DATA SUPPLIED >>
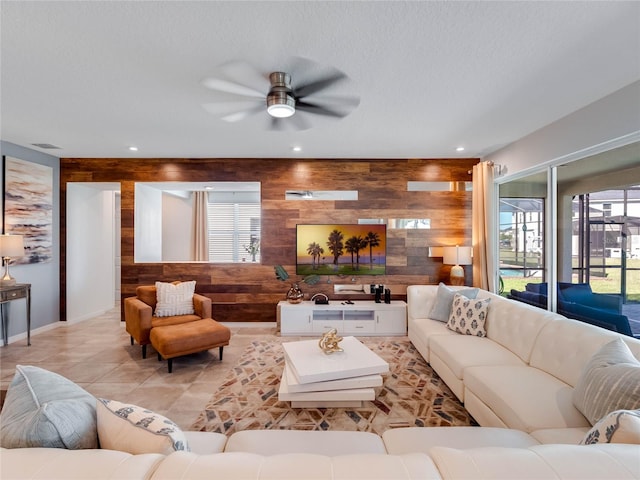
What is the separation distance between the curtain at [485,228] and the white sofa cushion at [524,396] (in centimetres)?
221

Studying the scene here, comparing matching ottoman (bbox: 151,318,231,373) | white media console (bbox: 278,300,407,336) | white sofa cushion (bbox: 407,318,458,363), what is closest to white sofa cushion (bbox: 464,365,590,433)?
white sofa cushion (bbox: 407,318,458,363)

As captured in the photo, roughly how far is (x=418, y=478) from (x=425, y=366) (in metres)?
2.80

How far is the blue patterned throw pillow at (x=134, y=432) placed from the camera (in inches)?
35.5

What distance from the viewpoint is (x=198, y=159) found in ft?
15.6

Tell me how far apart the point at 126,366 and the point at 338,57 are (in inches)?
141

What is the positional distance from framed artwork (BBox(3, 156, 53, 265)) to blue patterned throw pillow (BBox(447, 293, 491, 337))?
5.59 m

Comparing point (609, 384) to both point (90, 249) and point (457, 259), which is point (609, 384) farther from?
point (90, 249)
--
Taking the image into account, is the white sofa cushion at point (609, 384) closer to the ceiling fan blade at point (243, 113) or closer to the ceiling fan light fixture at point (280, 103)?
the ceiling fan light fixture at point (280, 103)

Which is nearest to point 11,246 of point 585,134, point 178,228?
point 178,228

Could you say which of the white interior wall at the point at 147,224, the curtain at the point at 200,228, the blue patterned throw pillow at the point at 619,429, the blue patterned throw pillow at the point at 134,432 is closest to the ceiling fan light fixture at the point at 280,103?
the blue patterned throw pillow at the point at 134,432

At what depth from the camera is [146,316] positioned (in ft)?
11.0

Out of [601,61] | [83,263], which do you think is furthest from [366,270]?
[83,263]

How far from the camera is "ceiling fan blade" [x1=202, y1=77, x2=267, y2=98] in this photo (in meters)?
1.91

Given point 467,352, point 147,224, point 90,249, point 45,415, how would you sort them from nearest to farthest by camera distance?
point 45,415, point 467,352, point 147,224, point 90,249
* * *
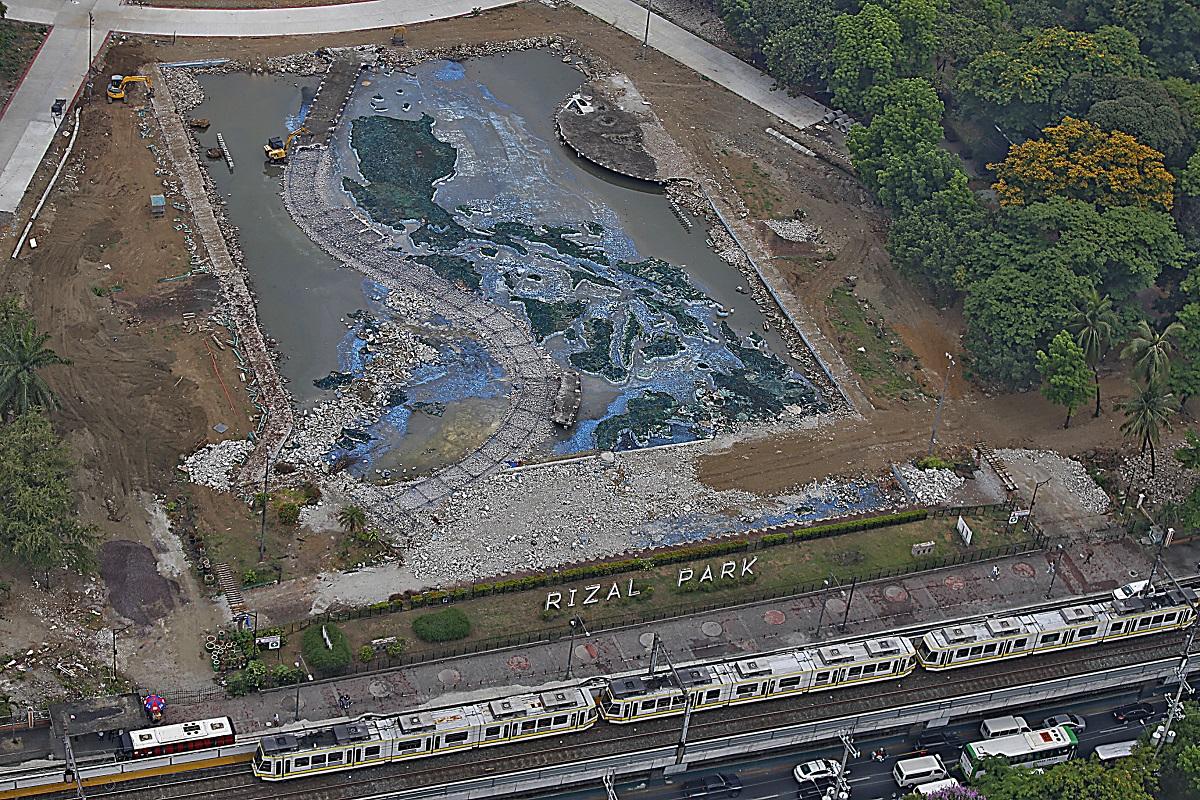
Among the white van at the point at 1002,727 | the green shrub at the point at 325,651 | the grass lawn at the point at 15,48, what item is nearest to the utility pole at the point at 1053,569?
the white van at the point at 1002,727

INSTRUCTION >> Return every line of the material above that contains the string "throw". Case counts, so match only that exact capitalization.

FINAL RESULT >>
How far is the blue patterned throw pillow at (x=134, y=432) placed from the camera (in inches)?
What is the positional distance from framed artwork (BBox(3, 156, 53, 265)) to blue patterned throw pillow (BBox(447, 293, 491, 337))?
Could you say which of the white interior wall at the point at 147,224, the curtain at the point at 200,228, the blue patterned throw pillow at the point at 619,429, the blue patterned throw pillow at the point at 134,432 is closest to the ceiling fan light fixture at the point at 280,103?
the blue patterned throw pillow at the point at 134,432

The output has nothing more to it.